» **Tasks to perform**:
1. Condense the paragraph that begins "Barth was born in Leipzig" from the article on Fredrik Barth into a short bulleted list that keeps its main facts.
2. Pick up the article on Fredrik Barth after its final sentence and carry it on.

» **Study text**:

============

Norwegian anthropologist (1928–2016)

Thomas Fredrik Weybye Barth (22 December 1928 – 24 January 2016) was a Norwegian social anthropologist who published several ethnographic books with a clear formalist view. He was a professor in the Department of Anthropology at Boston University, and previously held professorships at the University of Oslo, the University of Bergen (where he founded the Department of Social Anthropology), Emory University and Harvard University. He was appointed a government scholar in 1985.

==Biography and major works==
Barth was born in Leipzig, Germany to Thomas Barth, a professor of geology, and his wife Randi Thomassen. They also had a daughter. Barth and his sister grew up in Norway in an academic family. Their uncle was Edvard Kaurin Barth, a professor of zoology. Fredrik Barth developed an interest in evolution and human origins. When his father was invited to give a lecture at the University of Chicago, the younger man accompanied him and decided to attend the university, enrolling in 1946. He earned an MA in paleoanthropology and archaeology in 1949.

============

» **Data segment**:
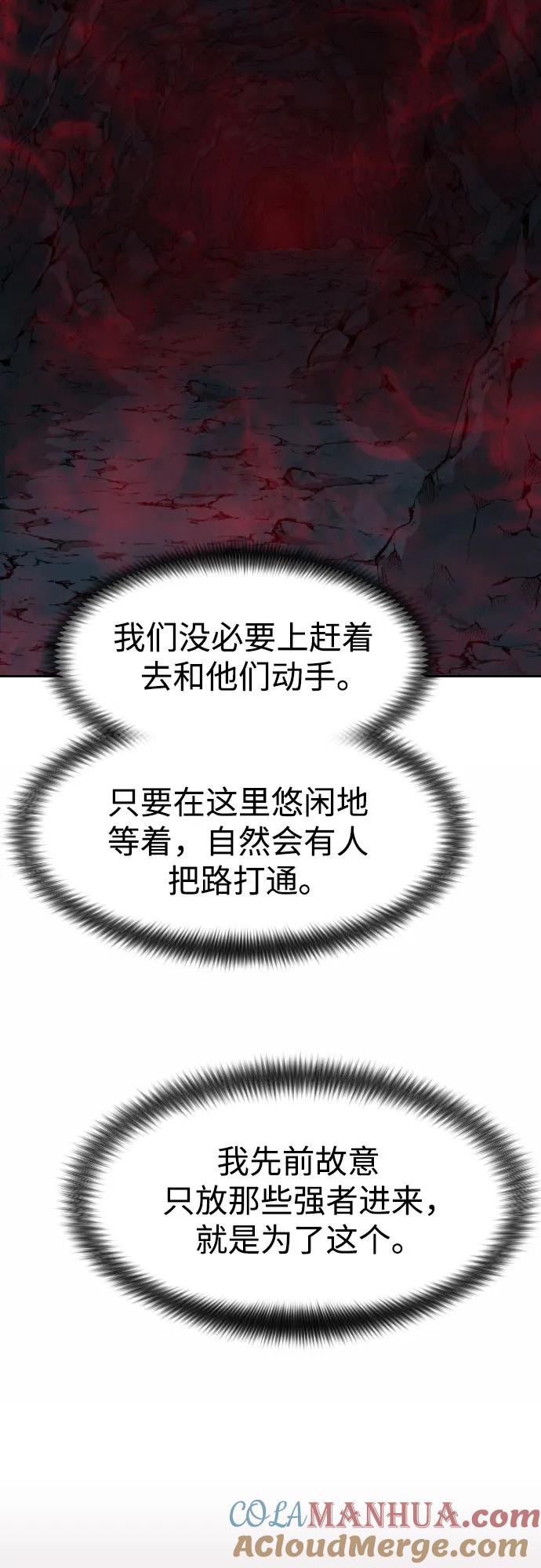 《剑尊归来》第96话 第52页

============

» **Responses to the tasks**:
1.
- Born in Leipzig, Germany, to geology professor Thomas Barth and Randi Thomassen; he had one sister.
- Grew up with his sister in Norway in an academic family; their uncle, Edvard Kaurin Barth, was a zoology professor.
- Developed an interest in evolution and human origins.
- Went with his father to a lecture at the University of Chicago and enrolled there in 1946.
- Earned an MA in paleoanthropology and archaeology in 1949.

2.
After receiving his MA, Barth returned to Norway, keeping a connection to Chicago faculty. In 1951 he joined an archaeological expedition to Iraq led by Robert Braidwood. Barth stayed on after the expedition was over, and conducted ethnographic population studies with the Kurdish population. He spent a year at the London School of Economics (LSE) writing up this data, and in 1953 published his first book, Principles of Social Organization in Southern Kurdistan.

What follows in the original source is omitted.